You spent 110,000 words building your characters, story, and conflict and your 250 word query telling us little more than: Girl gets kidnapped, Thief bro and estranged bro try to solve the mystery, while thief bro tries to steal a magic knife and save the world.

This is fantasy, right? So, what is unique about this world? Why is the Empress important, other than to drive these two guys back together.

Give us a flavor of this world.

Petty court intrigue seems so pedestrian. There must be more in the book. Maybe Rajel is important in this, but you haven't told us enough for us to get it. Right now I'm thinking he's the proverbial butler in this mystery/fantasy you've written.

If we can't figure out from the query what the heck is thicker than blood in your story, the title's not working.

I love GTP #2.

I hate that I struggle to discern the smeary verification letters.

AlaskaRavenclaw said...

I hate that I struggle to discern the smeary verification letters.

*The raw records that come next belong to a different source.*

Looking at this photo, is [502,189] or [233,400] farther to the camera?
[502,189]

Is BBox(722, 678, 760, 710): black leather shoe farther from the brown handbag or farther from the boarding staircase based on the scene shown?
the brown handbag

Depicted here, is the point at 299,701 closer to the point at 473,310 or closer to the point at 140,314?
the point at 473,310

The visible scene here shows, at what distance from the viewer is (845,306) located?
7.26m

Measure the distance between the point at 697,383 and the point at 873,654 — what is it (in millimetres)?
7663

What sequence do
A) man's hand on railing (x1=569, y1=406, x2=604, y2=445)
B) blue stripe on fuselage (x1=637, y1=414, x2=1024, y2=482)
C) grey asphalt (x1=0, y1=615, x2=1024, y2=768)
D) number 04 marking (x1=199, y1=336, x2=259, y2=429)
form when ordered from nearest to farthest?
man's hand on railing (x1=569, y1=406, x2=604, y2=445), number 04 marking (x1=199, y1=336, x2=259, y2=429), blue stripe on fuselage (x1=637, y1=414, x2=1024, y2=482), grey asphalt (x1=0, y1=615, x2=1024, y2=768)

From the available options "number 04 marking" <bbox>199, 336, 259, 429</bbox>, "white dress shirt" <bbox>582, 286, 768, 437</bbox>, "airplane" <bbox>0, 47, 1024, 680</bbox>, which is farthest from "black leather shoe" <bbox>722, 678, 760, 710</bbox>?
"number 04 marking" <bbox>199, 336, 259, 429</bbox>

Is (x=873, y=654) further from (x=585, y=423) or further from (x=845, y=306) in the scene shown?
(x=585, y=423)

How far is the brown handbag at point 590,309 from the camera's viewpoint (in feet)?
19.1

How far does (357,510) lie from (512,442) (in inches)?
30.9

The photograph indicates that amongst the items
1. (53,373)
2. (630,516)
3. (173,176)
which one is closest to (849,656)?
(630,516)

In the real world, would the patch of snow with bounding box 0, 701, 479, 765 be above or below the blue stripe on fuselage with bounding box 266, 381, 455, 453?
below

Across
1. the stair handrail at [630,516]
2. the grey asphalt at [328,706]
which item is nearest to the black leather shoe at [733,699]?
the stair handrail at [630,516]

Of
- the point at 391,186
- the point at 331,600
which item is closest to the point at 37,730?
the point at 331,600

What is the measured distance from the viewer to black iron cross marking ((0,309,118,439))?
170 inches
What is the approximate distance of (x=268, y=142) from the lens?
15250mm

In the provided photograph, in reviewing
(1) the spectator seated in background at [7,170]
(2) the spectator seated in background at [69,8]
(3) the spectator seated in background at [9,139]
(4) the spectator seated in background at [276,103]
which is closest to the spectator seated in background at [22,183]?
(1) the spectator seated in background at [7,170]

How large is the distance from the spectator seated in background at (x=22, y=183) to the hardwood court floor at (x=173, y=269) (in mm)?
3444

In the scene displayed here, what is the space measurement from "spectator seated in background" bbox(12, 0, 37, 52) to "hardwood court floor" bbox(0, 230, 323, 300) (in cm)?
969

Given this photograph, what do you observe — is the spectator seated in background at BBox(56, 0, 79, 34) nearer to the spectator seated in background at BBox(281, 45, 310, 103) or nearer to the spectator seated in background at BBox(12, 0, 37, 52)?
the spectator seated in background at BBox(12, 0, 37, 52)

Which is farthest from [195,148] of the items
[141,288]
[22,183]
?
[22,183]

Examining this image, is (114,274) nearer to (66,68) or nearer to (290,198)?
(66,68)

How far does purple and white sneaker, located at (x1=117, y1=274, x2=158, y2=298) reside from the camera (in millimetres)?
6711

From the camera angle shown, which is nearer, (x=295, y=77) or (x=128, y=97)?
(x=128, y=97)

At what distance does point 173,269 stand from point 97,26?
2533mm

With me it's the numbers. They're either very light or out of focus, or both.

Writer, focus on your protagonist and what he wants. Keep the focus there. Don't let it go away from there.

Kelsey said...

Once you've condensed the set-up, I'd like to know a bit more about the brother--what is the thing that makes him most interesting to the reader? What's his conflict?--since it seems the brothers' relationship is key to the story.

(That the Empress has a sometime-love affair with this brother seemed to me the most unusual part of the query, although I admit, I remembered your query wrong and thought the brother was the thief--and an Empress sleeping with a thief would be a much more interesting conflict, in my opinion, than if the brother turns out to be an average noble of the court.)

I second the others' comments. Keep at it.